Laporannya, BPBD menyampaikan banjir hanya melanda enam kecamatan di Langkat. Keenam kecamatan tersebut yakni Brandan Barat, Babalan, Sei Lepan, Besitang, Sawit Seberang, dan Tanjung Pura.
Sementara, Kecamatan Pangkalan Susu, Gebang, Padang Tualang, Batang Serangan, Secanggang, Binjai dan Hinai. Lalu Wampu, Stabat dan Pematang Jaya, dilaporkan tidak mengalami banjir. Padahal banjir juga melanda wilayah tersebut.
Anehnya, pada laporan awal, 29 November 2025 BPBD Langkat menyebut tidak ada pengungsi. Padahal terpantau, sejak 27 November 2025 warga terdampak sudah meninggalkan rumah untuk mengungsi ke tempat aman dari banjir.
Kemudian, pembaruan data 30 November 2025 kembali menimbulkan kejanggalan. Dalam rekapitulasi dampak korban, BPBD Langkat melaporkan pengungsi sebanyak 125.610 KK atau 13.664 jiwa. Serta dua warga meninggal dunia. Angka tersebut berselisih dengan laporan sebelumnya yang menyebut seluruh kategori korban nihil.
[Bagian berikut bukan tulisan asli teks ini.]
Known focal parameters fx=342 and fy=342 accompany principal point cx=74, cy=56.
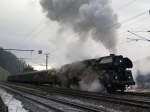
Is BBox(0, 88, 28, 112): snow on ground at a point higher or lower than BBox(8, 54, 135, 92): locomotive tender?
lower

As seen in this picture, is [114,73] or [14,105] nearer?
[14,105]

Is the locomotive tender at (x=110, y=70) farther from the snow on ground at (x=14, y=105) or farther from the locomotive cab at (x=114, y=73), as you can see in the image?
the snow on ground at (x=14, y=105)

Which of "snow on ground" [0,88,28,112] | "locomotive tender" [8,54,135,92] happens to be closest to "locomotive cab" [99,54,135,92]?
"locomotive tender" [8,54,135,92]

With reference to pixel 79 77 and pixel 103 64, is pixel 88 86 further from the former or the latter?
pixel 103 64

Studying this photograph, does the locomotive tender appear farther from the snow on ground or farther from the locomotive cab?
the snow on ground

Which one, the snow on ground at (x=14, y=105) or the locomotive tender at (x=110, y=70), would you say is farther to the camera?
the locomotive tender at (x=110, y=70)

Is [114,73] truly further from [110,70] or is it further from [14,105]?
[14,105]

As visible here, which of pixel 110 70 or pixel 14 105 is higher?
pixel 110 70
Lebih jauh, data dari Pusdalops BPBD Provinsi Sumatera Utara, 1 Desember 2025, kembali menunjukkan perbedaan. Menurut laporan provinsi, banjir Langkat mengakibatkan pengungsi 3.416 KK atau 13.664 jiwa. Warga terdampak 125.610 KK atau 502.440 jiwa. Korban meninggal dunia 2 jiwa.
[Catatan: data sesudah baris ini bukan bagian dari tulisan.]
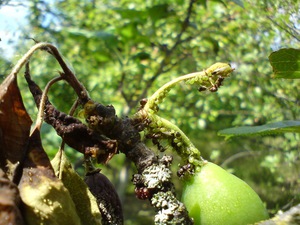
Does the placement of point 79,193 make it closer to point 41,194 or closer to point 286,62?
point 41,194

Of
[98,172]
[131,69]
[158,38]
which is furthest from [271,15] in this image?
[158,38]

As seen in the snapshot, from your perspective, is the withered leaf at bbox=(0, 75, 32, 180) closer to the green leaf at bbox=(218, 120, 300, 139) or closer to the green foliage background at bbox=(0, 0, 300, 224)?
the green leaf at bbox=(218, 120, 300, 139)

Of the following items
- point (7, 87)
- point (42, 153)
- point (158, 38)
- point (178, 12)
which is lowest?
point (158, 38)

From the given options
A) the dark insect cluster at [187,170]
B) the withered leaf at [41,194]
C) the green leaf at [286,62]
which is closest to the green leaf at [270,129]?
the green leaf at [286,62]

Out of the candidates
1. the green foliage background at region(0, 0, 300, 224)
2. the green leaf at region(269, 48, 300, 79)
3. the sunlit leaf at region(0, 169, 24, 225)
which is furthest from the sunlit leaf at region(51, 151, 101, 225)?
the green foliage background at region(0, 0, 300, 224)

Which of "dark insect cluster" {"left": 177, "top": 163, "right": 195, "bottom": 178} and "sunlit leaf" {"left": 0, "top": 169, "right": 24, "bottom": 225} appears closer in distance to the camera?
"sunlit leaf" {"left": 0, "top": 169, "right": 24, "bottom": 225}

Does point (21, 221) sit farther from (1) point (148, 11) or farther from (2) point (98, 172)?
(1) point (148, 11)

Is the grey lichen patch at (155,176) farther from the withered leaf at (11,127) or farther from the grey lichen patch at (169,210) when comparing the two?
the withered leaf at (11,127)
Kalak BPBD Langkat Bungkam
Perbedaan angka antara laporan Kabupaten dan Provinsi ini pun memunculkan pertanyaan serius. Hal itu mengenai akurasi pendataan, terutama terkait jumlah pengungsi dan total warga terdampak.
Kondisi di lapangan menunjukkan sebagian besar wilayah masih dalam penanganan dan belum tersentuh bantuan. Sementara warga menunggu kejelasan informasi yang lebih tepat dari instansi resmi.
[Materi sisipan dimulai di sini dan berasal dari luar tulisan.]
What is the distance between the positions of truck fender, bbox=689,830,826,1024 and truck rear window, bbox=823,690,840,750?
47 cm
Ketidaksinkronan data ini menjadi sorotan, mengingat informasi kebencanaan yang akurat sangat penting dalam menentukan skala bantuan, evakuasi, dan langkah penyelamatan selanjutnya.
Mirisnya, dalam kondisi darurat seperti ini, Kepala Pelaksana (Kalak) BPBD Langkat, Muhammad Ansyari justru memilih bungkam. Konfirmasi yang disampaikan awak media belum mendapat tanggapan hingga berita ini ditayangkan.